7/10
Grandiose
17 December 2021
A remake can't be a facsimile and this is both faithful to the vintage film, while adding new elements - not just casting - to the whole piece. The elements we all know and are essential for it to remain the work are all there although some songs are not present.

The cast are all fine and some innovations especially around Moreno's role are seamless updates. Some reviewers have queried Elgort as Tony and while there are some shaky moments, the actual role is problematic, which is difficult for an actor. Tony we are told is a bad dude, but all we see, until the climax, is an earnest lovelorn kid, a musical stereotype. It's an idealization role, almost like Candide, a part that Bernstein knew well enough in that work which makes it rather awkward.

The craft in this movie is to make a movie that has musical sections, not a genuine musical in that tradition which somehow hangs together through the tunes, however patchily dramatically it coheres. The difference in motivation is evident in the extended scenes and the additional dialogue which add very little to the original and pad out for a contemporary audience such notions that need more explanation. It is also seen in the disjunctive nature of time and space which pervades the film.

The most egregious instance of that is in the signature song, ''America''. As a huge singular sequence this comment may seem just plain wrong but in the drama, "America" comes after another sour encounter between the gangs and the Puerto Ricans are seething about life in America. The men have their pride but the women remind them it's one of poverty, and so caught between two rotten choices, the women make the case for staying. (In the stage version it is women only but, being Hollywood, they had to give the men something to do.)In the original film the sequence is at night, and confined to a small space which is like a battlefield; the women dance at the men in waves of attack and every good proposition the women offer, the men reject. It is antagonistic and full of irony.

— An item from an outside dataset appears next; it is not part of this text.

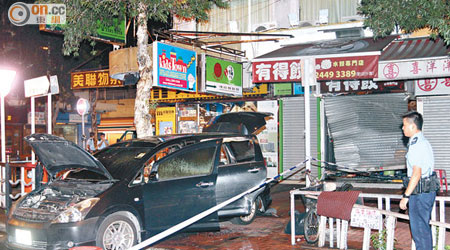 七人車倒車撞毀店舖捲閘。（胡德威攝）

In this remake, by comparison, "America" is set the next day and is separated by time from the mix-dance, which had created the tension that leads to the expression through ''America''.

In this version it is morning, the Puerto Rican women gather from their apartments into the street and dance with their men, and they jeer and tease each other, as they dance along many New York blocks ending in grand finale with children joining the street chorines.

The sequence lacks bite and sneer and has lost its street battle setting as well as understanding of the song itself which pitches between two awful realities: poverty in Puerto Rico and racism in New York. The dancing children are enough to induce severe gastric reflux. Despite its sweep and grandeur, or rather because of it, the sequence is inane and disappointing.

There is no doubt that Arthur Laurents, who wrote the original book, would not like this film, but he disliked the 1961 film too, mainly for the actors and the unreality of real locations and musical theater conventions.

That aside, all things considered, it is pleasing enough, even if being new is not concordantly better.